Irak: le barrage de Mossoul menacerait de céder, un million de personnes en danger

Le barrage de Mossoul, photographié ici le 3 mars 2016, est le 4e plus important du Moyen-Orient. - Safin Hamed - AFP
Le barrage de Mossoul, dans le nord de l'Irak, est-il sur le point de rompre? En 2007, des ingénieurs américains mettaient déjà en garde contre le risque d'effondrement du plus grand barrage du pays (et quatrième du Moyen-Orient), construit sur le Tigre, chargé d'approvisionner en eau et en électricité la majeure partie de la région de Mossoul. Erodée, la structure du barrage, mis en service en 1984, menace en effet de céder à la pression de l'eau retenue. Un rapport américain rendu public au début du mois de février par le Parlement irakien est venu remettre les inquiétudes au goût du jour.
Selon ce document daté du 30 janvier, et rédigé par le corps d'ingénieurs de l'armée américaine, le scénario pourrait être bien pire que ce qui avait envisagé jusqu'alors. "Tous les éléments récoltés au cours des douze derniers mois indiquent que les risques de rupture du barrage de Mossoul sont bien plus importants que ce qui avait été imaginé", prévient ce rapport.
Erosion et manque de maintenance
En cause, l'érosion de la structure du barrage. Le sol de gypse et de calcaire sur lequel a été construit le barrage s'érode au contact de l'eau, ce qui entraîne le creusement de cavités dans les soubassements du barrage.
Conscientes du problème, les autorités irakiennes ont déjà tenté de consolider les fondations de la construction, en injectant du ciment dans les sous-sols, et dans ces cavités. Mais la prise du barrage par les jihadistes de Daesh en août 2014, pendant quelques jours, avant sa reconquête par les Peshmergas, a interrompu les travaux et fait passer la maintenance au second plan. L'état de la structure aurait depuis empiré.
Fin 2015, la compagnie italienne Trevi a signé un contrat de 273 millions d'euros avec le gouvernement irakien pour consolider la structure. La campagne de travaux, qui pourrait durer plus de deux ans, n'a pas encore commencé. Mais le temps presse: en cette saison de fonte des neiges, le niveau d'eau pourrait augmenter de façon significative, renforçant dangereusement la pression sur le barrage.

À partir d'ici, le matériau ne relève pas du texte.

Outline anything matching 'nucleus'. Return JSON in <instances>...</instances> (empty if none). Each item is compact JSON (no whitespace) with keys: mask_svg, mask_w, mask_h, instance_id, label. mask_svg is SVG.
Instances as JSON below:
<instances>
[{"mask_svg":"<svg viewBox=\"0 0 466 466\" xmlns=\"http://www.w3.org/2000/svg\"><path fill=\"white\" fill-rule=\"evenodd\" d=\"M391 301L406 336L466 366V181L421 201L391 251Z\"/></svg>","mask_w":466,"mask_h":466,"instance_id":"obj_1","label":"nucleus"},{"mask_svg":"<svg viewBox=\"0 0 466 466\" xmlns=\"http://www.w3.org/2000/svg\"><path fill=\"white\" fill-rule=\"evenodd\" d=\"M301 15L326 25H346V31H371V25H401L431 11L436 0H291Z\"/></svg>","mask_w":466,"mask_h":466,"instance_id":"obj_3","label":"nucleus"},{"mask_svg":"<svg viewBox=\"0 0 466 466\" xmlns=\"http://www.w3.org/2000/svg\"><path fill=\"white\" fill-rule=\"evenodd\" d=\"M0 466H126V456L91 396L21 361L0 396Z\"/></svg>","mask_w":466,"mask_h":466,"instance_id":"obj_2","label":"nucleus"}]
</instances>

Des risques humains à grande échelle
En cas de rupture du barrage, la catastrophe serait sans commune mesure. Selon les experts, elle entraînerait la formation d'une vague géante de 20 mètres qui s'abattrait en une heure sur Mossoul, la deuxième ville d'Irak avec 1,5 million d'habitants, située à 50 kilomètres du barrage, et actuellement sous contrôle de Daesh. D'après l'ambassade américaine à Bagdad, 500.000 à 1,5 million de personnes pourraient trouver la mort en l'espace de quelques heures dans ce raz-de-marée géant, si elles ne sont pas évacuées à temps.

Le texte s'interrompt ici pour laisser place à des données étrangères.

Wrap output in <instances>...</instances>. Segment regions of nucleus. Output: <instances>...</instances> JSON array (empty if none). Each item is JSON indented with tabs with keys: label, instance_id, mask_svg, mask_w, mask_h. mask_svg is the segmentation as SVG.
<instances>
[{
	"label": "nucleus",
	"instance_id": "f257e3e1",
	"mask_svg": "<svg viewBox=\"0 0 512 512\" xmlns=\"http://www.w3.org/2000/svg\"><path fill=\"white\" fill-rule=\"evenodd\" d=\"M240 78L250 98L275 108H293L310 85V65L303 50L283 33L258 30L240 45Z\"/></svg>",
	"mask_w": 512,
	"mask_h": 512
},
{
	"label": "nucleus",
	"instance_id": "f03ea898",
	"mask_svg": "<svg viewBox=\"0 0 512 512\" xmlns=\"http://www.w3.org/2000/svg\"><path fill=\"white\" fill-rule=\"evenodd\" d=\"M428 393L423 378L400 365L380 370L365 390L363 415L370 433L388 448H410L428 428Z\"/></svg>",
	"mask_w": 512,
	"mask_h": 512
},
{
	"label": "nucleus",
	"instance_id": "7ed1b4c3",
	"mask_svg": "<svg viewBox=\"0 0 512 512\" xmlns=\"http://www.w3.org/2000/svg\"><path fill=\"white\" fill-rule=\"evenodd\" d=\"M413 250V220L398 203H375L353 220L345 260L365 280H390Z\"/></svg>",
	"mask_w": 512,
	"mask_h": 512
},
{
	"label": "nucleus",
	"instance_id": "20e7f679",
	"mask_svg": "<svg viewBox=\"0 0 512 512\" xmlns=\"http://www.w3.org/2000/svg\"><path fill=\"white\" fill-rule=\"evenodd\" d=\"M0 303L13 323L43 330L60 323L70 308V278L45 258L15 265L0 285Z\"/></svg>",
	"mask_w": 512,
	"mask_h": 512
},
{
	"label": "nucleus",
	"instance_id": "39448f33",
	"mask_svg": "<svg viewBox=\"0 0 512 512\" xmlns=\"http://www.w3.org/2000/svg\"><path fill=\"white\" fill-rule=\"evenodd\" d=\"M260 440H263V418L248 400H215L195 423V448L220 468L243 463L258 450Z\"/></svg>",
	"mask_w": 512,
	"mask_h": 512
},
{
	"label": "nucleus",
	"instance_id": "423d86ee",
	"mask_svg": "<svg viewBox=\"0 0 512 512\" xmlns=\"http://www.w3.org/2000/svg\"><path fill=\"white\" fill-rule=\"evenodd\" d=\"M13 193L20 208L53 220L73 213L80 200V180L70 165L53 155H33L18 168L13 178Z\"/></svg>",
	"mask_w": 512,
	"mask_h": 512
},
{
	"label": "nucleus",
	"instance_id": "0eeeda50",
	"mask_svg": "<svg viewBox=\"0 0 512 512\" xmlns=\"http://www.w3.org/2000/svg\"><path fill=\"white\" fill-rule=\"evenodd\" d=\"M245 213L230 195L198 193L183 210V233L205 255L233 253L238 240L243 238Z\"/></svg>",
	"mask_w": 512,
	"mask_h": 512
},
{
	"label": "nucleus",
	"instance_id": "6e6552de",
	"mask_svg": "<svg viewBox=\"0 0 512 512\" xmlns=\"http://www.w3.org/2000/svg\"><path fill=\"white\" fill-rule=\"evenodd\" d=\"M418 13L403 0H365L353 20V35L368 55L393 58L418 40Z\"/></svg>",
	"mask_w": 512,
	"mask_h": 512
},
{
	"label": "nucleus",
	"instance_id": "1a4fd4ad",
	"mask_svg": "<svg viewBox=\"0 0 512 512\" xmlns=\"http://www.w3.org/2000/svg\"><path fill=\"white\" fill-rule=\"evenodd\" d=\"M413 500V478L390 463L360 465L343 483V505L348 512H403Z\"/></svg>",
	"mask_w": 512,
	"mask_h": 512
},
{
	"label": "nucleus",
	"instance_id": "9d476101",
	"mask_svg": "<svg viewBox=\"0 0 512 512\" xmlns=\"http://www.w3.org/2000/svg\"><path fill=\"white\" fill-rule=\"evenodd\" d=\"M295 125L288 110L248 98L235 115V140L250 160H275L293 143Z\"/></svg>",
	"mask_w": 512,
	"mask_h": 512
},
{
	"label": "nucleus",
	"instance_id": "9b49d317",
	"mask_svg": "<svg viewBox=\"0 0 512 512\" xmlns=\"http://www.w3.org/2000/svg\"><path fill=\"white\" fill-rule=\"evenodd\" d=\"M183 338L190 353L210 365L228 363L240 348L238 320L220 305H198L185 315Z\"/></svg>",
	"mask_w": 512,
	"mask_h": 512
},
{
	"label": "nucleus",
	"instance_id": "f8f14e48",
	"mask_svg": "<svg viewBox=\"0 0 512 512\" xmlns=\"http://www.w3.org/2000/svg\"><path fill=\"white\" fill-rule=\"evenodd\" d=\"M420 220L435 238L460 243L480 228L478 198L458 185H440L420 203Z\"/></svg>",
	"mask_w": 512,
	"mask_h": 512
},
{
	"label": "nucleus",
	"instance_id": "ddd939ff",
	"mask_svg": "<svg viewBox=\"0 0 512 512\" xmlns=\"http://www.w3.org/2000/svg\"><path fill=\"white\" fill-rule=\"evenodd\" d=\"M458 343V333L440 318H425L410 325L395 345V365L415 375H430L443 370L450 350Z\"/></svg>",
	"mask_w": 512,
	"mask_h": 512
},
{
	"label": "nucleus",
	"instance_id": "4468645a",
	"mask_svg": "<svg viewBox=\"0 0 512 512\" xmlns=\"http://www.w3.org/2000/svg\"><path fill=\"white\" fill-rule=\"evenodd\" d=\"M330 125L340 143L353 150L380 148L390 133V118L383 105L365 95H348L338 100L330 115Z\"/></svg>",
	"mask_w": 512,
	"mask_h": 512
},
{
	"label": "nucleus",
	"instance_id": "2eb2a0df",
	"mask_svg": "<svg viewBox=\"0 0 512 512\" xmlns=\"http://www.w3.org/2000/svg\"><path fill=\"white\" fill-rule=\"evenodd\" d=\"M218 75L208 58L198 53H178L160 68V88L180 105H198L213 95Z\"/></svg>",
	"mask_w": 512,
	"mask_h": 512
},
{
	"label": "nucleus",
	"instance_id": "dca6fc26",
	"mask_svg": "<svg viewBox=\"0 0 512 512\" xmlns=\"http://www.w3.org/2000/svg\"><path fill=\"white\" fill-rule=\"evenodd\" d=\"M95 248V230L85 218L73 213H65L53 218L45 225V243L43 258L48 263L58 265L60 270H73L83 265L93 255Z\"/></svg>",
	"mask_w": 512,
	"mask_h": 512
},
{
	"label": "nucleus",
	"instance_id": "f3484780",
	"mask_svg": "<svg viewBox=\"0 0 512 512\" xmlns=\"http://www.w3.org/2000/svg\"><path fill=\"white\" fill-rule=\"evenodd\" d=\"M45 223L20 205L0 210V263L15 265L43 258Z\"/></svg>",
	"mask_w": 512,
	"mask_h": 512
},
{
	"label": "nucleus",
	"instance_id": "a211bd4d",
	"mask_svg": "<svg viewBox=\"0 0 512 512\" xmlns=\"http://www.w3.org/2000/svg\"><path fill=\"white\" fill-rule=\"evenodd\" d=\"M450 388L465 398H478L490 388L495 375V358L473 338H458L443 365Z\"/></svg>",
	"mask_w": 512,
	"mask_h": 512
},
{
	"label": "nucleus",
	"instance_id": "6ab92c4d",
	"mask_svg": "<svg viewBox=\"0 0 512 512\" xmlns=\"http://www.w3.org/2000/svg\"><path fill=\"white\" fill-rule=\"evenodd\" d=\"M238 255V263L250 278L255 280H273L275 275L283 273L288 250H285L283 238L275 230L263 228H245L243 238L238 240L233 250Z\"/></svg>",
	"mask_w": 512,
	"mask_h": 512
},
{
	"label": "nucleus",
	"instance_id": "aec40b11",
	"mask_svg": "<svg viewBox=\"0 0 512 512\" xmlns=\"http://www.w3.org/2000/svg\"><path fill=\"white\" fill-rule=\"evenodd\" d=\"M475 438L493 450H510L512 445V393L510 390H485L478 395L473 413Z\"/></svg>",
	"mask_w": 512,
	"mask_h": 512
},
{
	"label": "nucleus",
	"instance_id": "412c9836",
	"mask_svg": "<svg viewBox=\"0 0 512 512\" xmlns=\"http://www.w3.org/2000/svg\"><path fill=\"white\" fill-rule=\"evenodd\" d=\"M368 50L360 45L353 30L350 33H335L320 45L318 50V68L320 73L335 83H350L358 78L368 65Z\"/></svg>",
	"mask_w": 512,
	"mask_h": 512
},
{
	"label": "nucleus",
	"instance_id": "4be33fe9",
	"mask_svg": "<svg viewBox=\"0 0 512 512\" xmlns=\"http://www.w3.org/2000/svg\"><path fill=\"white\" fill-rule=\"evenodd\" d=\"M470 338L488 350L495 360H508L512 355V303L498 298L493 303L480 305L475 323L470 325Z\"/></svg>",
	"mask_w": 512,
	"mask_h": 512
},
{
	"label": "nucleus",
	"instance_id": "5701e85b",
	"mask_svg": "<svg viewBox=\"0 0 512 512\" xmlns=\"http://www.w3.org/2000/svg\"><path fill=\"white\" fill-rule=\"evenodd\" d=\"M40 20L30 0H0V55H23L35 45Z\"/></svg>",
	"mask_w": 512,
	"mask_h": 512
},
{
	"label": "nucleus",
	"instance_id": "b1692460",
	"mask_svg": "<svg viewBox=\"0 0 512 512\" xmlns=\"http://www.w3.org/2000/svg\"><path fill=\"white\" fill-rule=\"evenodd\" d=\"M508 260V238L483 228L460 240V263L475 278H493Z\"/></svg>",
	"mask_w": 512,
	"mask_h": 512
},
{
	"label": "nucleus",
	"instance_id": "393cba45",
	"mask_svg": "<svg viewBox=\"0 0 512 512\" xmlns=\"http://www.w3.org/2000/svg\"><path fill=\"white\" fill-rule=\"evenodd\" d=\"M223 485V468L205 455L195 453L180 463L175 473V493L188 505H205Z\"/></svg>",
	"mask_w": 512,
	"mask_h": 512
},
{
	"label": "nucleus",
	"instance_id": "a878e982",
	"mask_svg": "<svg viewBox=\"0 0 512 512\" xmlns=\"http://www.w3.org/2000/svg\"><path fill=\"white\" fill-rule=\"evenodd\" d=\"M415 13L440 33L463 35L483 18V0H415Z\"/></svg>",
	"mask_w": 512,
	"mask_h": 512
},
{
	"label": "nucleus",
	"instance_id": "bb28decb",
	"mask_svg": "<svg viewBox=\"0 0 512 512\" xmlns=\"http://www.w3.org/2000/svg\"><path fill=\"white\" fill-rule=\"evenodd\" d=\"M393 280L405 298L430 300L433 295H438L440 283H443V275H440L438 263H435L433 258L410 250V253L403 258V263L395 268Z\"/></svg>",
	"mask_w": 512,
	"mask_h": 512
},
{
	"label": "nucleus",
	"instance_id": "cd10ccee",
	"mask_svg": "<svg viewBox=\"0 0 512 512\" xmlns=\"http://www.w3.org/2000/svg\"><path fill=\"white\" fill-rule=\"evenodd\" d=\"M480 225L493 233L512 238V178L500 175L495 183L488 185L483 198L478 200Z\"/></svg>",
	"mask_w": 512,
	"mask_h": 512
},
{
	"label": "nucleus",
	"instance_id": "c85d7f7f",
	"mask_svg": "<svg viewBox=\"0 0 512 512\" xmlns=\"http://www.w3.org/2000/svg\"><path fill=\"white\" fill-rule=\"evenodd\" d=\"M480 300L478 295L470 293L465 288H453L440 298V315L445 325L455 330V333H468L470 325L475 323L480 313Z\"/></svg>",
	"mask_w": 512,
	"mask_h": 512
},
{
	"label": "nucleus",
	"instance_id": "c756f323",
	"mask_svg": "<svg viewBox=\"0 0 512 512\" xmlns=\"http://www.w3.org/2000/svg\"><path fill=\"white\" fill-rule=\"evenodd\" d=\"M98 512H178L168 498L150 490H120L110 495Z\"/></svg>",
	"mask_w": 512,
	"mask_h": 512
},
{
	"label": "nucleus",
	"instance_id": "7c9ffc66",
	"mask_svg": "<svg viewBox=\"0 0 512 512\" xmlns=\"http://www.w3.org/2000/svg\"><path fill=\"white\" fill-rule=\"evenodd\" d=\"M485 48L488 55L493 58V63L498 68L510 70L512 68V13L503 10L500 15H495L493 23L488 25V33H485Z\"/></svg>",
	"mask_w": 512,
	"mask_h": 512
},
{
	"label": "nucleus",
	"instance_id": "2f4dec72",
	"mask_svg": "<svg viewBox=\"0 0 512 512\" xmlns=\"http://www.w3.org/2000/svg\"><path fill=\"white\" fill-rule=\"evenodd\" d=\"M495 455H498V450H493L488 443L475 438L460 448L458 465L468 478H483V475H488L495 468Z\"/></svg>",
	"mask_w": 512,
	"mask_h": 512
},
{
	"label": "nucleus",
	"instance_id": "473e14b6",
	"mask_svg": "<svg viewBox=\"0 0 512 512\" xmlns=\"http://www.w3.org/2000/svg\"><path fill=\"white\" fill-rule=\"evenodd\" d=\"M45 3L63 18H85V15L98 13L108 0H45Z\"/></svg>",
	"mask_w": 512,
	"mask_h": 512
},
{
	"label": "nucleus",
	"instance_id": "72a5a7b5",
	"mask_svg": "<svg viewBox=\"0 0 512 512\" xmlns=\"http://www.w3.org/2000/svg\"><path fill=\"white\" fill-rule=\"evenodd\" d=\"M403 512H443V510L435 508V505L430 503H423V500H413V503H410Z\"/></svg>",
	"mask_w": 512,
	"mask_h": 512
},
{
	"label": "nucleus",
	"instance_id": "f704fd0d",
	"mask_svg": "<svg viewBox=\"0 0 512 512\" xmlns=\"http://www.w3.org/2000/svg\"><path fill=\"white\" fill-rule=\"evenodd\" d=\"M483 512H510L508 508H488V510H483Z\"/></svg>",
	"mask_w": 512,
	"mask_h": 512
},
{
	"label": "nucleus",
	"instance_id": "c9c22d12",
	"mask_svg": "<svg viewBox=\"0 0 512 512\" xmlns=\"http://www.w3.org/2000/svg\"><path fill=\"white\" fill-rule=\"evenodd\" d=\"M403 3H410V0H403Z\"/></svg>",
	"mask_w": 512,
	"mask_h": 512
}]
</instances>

Pour se mettre en sécurité, les habitants de Mossoul et Tikrit devront s'écarter de cinq à six kilomètres des rives du Tigre, selon un scénario d'évaluation des risques établi par l'ambassade. Quant à la capitale, Bagdad, pourtant située à plus de 400 kilomètres du barrage, elle ne serait pas épargnée: submergée dans les 3 à 4 jours suivant la rupture du barrage par une vague de 5 mètres, elle pourrait perdre 5.000 de ses habitants, tout comme de nombreuses agglomérations situées sur les rives du Tigre. La catastrophe ferait également des millions de déplacés.
"Nous ne disposons d’aucune information spécifique concernant le moment où pourrait survenir une rupture, mais par précaution, nous tenons à souligner qu’une prompte évacuation constitue la solution la plus efficace pour sauver la vie de centaines de milliers de personnes vivant dans la partie la plus dangereuse du trajet des inondations en cas de rupture", a indiqué l'ambassade américaine fin février.
En guise de comparaison, les experts américains se réfèrent à l'ouragan Katrina, qui avait frappé la Nouvelle-Orléans en 2005, et fait plus de 1.800 victimes. La rupture du barrage de Mossoul serait, selon eux, "mille fois pire".